3) Here is the problem: You feel that because (likely) some type of
authentication was required for that connection (i.e. between the RR
cable host and "mail."), the SA should not complain.
The answer is what was said before, make it so that "mail." is
not a "trusted" host and you will be saved by the "-notfirsthop" qualifier.
Basically, here you are allowing the user of a dynamic IP to avoid going
through his ISP's servers - which is the very type of situation these rules
are intended to catch. Another way to see it is that "mail." is serving as
if it *were* and ISP's box, and even though you may require some authentication
SA has no way to know that.
It would appear that you have three real choices:
a) disable the rule (not advisable)
b) mark "mail." as "untrusted" for SA (probably the easiest)
c) provide dynamic DNS for all your users, require them to use it and exempt
the domain you pick (probably the most work and you'd still have to validate
the domain membership somehow).
All three of these cases would work, but what you seem to have shown
is both IMP and SA are working correctly, just you have/had a misunderstanding
regarding what these rules are intended to do. They are doing exactly the
correct thing - Imagine the case where someone from across the country
connects to the "mail." machine using the web interface but coming from a
virus infected PC on (picked at random) adelphia cable from Florida. SA
would properly mark and score everything as coming from a dynamic host.
You may *know* that "mail." required some authentication scheme which
you (probably correctly) trust, but SA doesn't know that. By far, the easiest
way to deal with this is to mark "mail." as untrusted - then it will be assumed
to have some sort of authentication (just as an ISP's mail server would), and
there won't be any issue any longer.
You have actually cleared things up quite a bit: Your example, if
my assumptions are correct, shows that neither IMP nor SA is doing anything
wrong or seems to have any bugs - just there is no mechanism to allow them
to "communicate" to each other that a trusted authentication has occurred.
For that issue, you could open a Bugzilla requesting an enhancement to allow
some type of communication of that sort to occur or an enhancement (probably
harder still) to allow another class of hosts (besides just "trusted" and
"untrusted") which are both trusted, but would have the "-notfirsthop"
qualifier applied to them, not to a prior host (i.e. pretend that that host
was the "firsthop").
Best of luck,
Paul Shupak
[EMAIL PROTECTED]
P.S. Sorry for "top-posting", but this is one of those rare cases where it
seemed appropriate, since I left you message intact below.
>Return-Path: <[EMAIL PROTECTED]>
>Received: from mail.apache.org (hermes.apache.org [209.237.227.199])
> by mailhub.plectere.com (Postfix) with SMTP id BDE3668AD
> for <[EMAIL PROTECTED]>; Thu, 3 Mar 2005 08:57:29 -0800 (PST)

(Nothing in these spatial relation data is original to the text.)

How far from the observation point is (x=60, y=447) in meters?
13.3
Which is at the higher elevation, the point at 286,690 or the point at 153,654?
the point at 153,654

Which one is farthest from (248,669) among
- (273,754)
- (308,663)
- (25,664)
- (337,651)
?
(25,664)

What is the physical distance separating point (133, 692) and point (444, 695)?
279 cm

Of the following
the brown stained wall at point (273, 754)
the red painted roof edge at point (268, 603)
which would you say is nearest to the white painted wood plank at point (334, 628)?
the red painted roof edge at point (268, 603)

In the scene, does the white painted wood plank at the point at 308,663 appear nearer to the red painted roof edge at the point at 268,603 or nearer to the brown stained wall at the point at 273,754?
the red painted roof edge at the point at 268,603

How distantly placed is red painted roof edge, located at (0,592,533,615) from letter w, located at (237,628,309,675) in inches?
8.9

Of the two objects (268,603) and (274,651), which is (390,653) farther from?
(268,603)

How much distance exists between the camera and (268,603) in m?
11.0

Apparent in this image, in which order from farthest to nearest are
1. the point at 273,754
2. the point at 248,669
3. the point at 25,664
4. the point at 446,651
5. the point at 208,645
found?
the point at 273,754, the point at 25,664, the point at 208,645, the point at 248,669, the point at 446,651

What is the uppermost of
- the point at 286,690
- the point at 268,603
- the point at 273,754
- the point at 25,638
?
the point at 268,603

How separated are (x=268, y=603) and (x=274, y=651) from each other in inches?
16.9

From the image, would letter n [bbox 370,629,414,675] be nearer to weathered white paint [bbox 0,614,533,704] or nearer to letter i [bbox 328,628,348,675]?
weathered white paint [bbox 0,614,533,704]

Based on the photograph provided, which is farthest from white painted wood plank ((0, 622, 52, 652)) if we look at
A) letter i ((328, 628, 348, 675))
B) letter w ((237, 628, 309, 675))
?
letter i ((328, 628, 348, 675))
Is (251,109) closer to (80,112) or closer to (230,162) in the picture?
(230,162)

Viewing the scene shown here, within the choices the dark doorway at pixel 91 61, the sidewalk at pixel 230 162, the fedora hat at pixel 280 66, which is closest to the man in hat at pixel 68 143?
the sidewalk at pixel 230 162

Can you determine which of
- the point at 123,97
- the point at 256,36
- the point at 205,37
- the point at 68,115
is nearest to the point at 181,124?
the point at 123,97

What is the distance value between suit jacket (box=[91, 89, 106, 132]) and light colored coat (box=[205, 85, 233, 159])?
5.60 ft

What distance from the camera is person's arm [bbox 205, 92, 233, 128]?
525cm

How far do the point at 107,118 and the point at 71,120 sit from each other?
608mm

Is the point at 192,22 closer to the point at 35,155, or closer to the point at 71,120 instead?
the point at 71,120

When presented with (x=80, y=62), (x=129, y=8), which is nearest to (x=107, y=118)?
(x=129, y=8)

>Received: (qmail 89672 invoked by uid 500); 3 Mar 2005 16:57:28 -0000
>Mailing-List: contact [EMAIL PROTECTED]; run by ezmlm
>Precedence: bulk
>list-help: <mailto:[EMAIL PROTECTED]>
>list-unsubscribe: <mailto:[EMAIL PROTECTED]>
>List-Post: <mailto:[email protected]>
>List-Id: <users.spamassassin.apache.org>
>Delivered-To: mailing list [email protected]
>Received: (qmail 89659 invoked by uid 99); 3 Mar 2005 16:57:28 -0000
>X-ASF-Spam-Status: No, hits=0.1 required=10.0
> tests=FORGED_RCVD_HELO
>X-Spam-Check-By: apache.org
>Received-SPF: pass (hermes.apache.org: local policy)
>Received: from fiat.ischool.utexas.edu (HELO fiat.ischool.utexas.edu)
>(128.83.248.27)
> by apache.org (qpsmtpd/0.28) with ESMTP; Thu, 03 Mar 2005 08:57:26 -0800
>Received: from shanew.net (fiat.ischool.utexas.edu [128.83.248.27])
> by fiat.ischool.utexas.edu (8.12.11/8.12.11) with ESMTP id
> j23GvLGD004371
> (version=TLSv1/SSLv3 cipher=DHE-RSA-AES256-SHA bits=256 verify=NO)
> for <[email protected]>; Thu, 3 Mar 2005 10:57:22 -0600
>Received: from shanew.net (localhost.localdomain [127.0.0.1])
> by shanew.net (8.12.11/8.12.11) with ESMTP id j23GvEUt027149
> for <[email protected]>; Thu, 3 Mar 2005 10:57:15 -0600
>Received: from localhost ([EMAIL PROTECTED])
> by shanew.net (8.12.11/8.12.11/Submit) with ESMTP id j23GvENJ027146
> for <[email protected]>; Thu, 3 Mar 2005 10:57:14 -0600
>Date: Thu, 3 Mar 2005 10:57:14 -0600 (CST)
>From: Shane Williams <[EMAIL PROTECTED]>
>To: [email protected]
>Subject: Re: Webmail and IP rules
>In-Reply-To: <[EMAIL PROTECTED]>
>Message-ID: <[EMAIL PROTECTED]>
>References: <[EMAIL PROTECTED]>
>MIME-Version: 1.0
>Content-Type: TEXT/PLAIN; charset=US-ASCII; format=flowed
>X-shanew-MailScanner-Information: Please contact the ISP for more information
>X-shanew-MailScanner: Found to be clean
>X-MailScanner-From: [EMAIL PROTECTED]
>X-iSchool-MailScanner-Info: Contact [EMAIL PROTECTED] for help
>X-iSchool-MailScanner: Found to be clean
>X-Virus-Checked: Checked
>
>Let me make it clear that I'm not convinced yet where the "problem"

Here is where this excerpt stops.